*QUOTED TEXT*:

►

Privacy, on the other hand, is fundamental and we must not be monitored by a “benign government”, regardless of the professed cause. And I genuinely believe that none of the officials involved in PRISM, envision or aim at any Orwellian dystopia, but that doesn’t mean their actions can’t lead to one. Creating the means to implement a surveillance state is just one step away from having one, regardless of the intentions that the means were created with. In a not-so-impossible scenario, the thin oversight of PRISM could be wiped and the “proper people” given access to the data. I live in a former communist state, so believe me, that’s real. And that’s not the only danger – self-censorship is another one, which can really skew the course of society.

So can’t we have both privacy and security? Shall we sacrifice liberties in order to feel less threatened (and at the end get neither, as Franklin said)? Of course not. But I think the implementation details are, again, the key to the optimal solution. Can there be some sort of solution, that doesn’t give the government all the data about all the citizens, and yet serves as a means to protect against the irrational person who plans to kill people?

The NSA used private companies as a source of the data (even though the companies deny that) – google searches, facebook messages, emails, text messages, etc. All of that was poured into a huge database and searched and analyzed. For good reasons, allegedly, but we don’t trust the government, do we? And yet, we trust the companies with our data, or we don’t care, and we hope that they will protect our privacy. They use the data to target ads at us, which we accept. But handing that data to an almighty government crosses the line. And even though the companies deny any large-scale data transfer, the veil of secrecy over PRISM hints otherwise. Receiving all the data related to a given search term is a rather large-scale data transfer.

My thoughts in this respect lead me to think of alternatives that would still be able to prevent detectable attacks, but would not hand the government the tools to become a superpowerful state. And maybe naively, I think that’s achievable to an extent. And, no, you can’t prevent a terrorist to use Tor, HTTPS, PGP, Bitcoin, a possible Silk road successor, etc. But you can’t prevent a terrorist from meeting an illegal salesman in a parking garage either. And besides, that’s not what mass-surveillance solves anyway – if it does solve anything, it’s the low-hanging fruit; the inept wrongdoers.

But what if there was a piece of software that is trained to detect suspicious profiles (using machine learning). What if that software was open-source and was distributed to major tech companies (like the ones participating in PRISM – google, facebook, etc). That software would work as follows: it receives as input anonymized profiles of users of the the company, analyzes them (locally) and flags any suspicious ones. Then the anonymized suspicious ones are sent to the NSA. The link between the data and the real profile (names, IPs, locations) is encrypted with the public key of a randomly selected court (specialized or not), so that the court can de-anonymize it. If the NSA considers the flagged profile a real danger, it can request the court to de-anonymize the data. How is that different from the search-term-based solution? It’s open, more sophisticated than a keyword match, and way less data is sent to the NSA.

◄

*WHAT YOU ARE ASKED TO DO*: Retype the text on privacy and surveillance between "Privacy, on the" and "course of society.", inclusive.

*EXCERPTED RECORDS*:
►

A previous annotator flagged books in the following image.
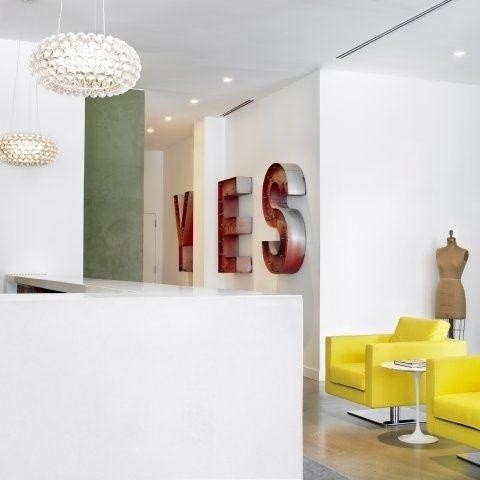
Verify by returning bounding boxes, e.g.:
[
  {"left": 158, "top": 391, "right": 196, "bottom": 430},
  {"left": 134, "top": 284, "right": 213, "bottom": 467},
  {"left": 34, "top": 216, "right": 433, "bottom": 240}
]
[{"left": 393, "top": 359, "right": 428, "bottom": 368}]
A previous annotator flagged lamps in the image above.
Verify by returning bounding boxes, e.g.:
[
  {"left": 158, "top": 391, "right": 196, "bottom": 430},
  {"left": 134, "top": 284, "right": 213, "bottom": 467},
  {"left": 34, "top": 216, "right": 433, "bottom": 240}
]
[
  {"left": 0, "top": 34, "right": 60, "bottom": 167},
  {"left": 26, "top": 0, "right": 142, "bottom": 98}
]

◄

*RESULT OF THIS EXERCISE*:
Privacy, on the other hand, is fundamental and we must not be monitored by a “benign government”, regardless of the professed cause. And I genuinely believe that none of the officials involved in PRISM, envision or aim at any Orwellian dystopia, but that doesn’t mean their actions can’t lead to one. Creating the means to implement a surveillance state is just one step away from having one, regardless of the intentions that the means were created with. In a not-so-impossible scenario, the thin oversight of PRISM could be wiped and the “proper people” given access to the data. I live in a former communist state, so believe me, that’s real. And that’s not the only danger – self-censorship is another one, which can really skew the course of society.